### Excerpted records:
==*==

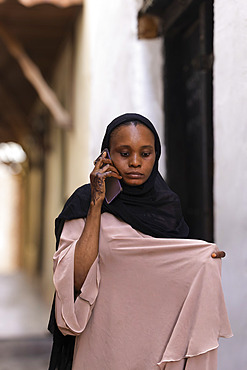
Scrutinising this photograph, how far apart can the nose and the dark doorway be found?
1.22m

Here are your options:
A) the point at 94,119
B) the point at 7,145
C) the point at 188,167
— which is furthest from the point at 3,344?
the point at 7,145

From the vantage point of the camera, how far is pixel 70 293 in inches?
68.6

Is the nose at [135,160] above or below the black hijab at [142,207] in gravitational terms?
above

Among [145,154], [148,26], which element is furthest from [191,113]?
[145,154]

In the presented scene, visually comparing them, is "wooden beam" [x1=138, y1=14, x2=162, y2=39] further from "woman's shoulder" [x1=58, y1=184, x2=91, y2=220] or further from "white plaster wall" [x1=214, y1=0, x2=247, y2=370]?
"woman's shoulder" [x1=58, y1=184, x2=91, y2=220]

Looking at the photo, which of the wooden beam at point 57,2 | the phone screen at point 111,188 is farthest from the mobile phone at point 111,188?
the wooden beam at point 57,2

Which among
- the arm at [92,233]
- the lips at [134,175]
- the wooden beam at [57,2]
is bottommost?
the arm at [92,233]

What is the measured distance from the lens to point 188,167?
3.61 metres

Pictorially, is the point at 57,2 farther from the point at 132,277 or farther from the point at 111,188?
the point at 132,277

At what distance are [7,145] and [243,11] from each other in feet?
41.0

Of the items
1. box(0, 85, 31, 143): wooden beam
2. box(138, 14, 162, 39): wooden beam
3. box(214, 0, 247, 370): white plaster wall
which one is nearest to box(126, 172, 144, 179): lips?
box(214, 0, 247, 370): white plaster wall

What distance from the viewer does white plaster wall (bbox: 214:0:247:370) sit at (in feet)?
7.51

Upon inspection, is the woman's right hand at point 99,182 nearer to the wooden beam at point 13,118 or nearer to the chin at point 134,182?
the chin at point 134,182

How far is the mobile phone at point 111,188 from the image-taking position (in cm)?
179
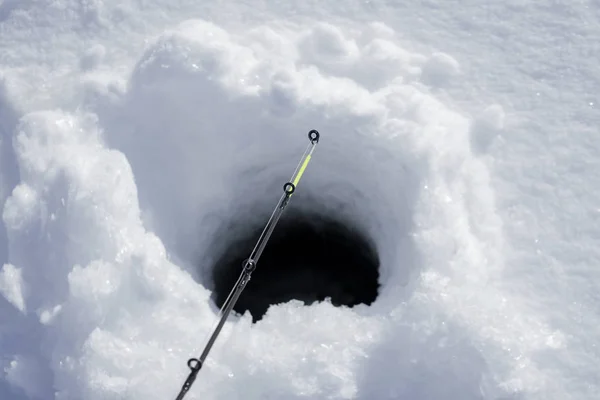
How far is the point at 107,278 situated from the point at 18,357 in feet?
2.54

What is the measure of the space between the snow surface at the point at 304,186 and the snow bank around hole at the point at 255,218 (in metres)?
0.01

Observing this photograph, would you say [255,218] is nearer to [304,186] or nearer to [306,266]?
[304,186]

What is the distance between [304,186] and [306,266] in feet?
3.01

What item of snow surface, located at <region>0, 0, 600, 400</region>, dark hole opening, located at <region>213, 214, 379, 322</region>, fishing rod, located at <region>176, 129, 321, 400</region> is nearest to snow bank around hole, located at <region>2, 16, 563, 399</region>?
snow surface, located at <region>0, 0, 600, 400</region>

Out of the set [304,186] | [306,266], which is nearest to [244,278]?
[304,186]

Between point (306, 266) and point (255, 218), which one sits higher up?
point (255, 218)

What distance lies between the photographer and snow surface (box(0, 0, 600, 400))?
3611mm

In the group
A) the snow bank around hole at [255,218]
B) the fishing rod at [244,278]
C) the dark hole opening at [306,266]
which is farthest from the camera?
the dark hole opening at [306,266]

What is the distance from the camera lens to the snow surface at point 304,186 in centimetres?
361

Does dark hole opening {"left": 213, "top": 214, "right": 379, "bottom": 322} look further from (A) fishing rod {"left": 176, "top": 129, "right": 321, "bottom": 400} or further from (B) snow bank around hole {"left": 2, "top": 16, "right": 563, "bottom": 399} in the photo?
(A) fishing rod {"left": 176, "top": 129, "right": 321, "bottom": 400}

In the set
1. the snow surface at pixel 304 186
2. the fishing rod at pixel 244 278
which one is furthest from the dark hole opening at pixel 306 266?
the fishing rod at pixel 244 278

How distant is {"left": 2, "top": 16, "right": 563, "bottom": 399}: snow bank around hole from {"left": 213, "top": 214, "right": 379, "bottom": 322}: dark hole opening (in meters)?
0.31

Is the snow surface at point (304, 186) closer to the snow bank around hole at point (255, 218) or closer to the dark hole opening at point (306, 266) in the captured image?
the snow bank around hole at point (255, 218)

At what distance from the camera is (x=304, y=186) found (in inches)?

==*==

### Task goal:
Repeat only the stretch of lines that opens with the line containing "What distance lies" and closes with the final line of the entries, both included, exactly as written.

### Solution for this exercise:
What distance lies between the photographer and snow surface (box(0, 0, 600, 400))?
3611mm

In the group
A) the snow bank around hole at [255,218]
B) the fishing rod at [244,278]
C) the dark hole opening at [306,266]
which is farthest from the camera?
the dark hole opening at [306,266]

What is the distance from the camera lens to the snow surface at point 304,186 in centimetres?
361

Does dark hole opening {"left": 213, "top": 214, "right": 379, "bottom": 322} look further from (A) fishing rod {"left": 176, "top": 129, "right": 321, "bottom": 400} or further from (B) snow bank around hole {"left": 2, "top": 16, "right": 563, "bottom": 399} in the photo?
(A) fishing rod {"left": 176, "top": 129, "right": 321, "bottom": 400}

In the set
1. the snow surface at pixel 304 186
2. the fishing rod at pixel 244 278
which one is furthest from the dark hole opening at pixel 306 266?
the fishing rod at pixel 244 278

How distant is {"left": 2, "top": 16, "right": 563, "bottom": 399}: snow bank around hole from {"left": 213, "top": 214, "right": 379, "bottom": 322}: dark hole opening (in meters)?
0.31

Is the snow surface at point (304, 186) closer to the snow bank around hole at point (255, 218) or closer to the dark hole opening at point (306, 266) in the captured image?
the snow bank around hole at point (255, 218)

At what distance from the camera is (x=304, y=186) found (in inches)?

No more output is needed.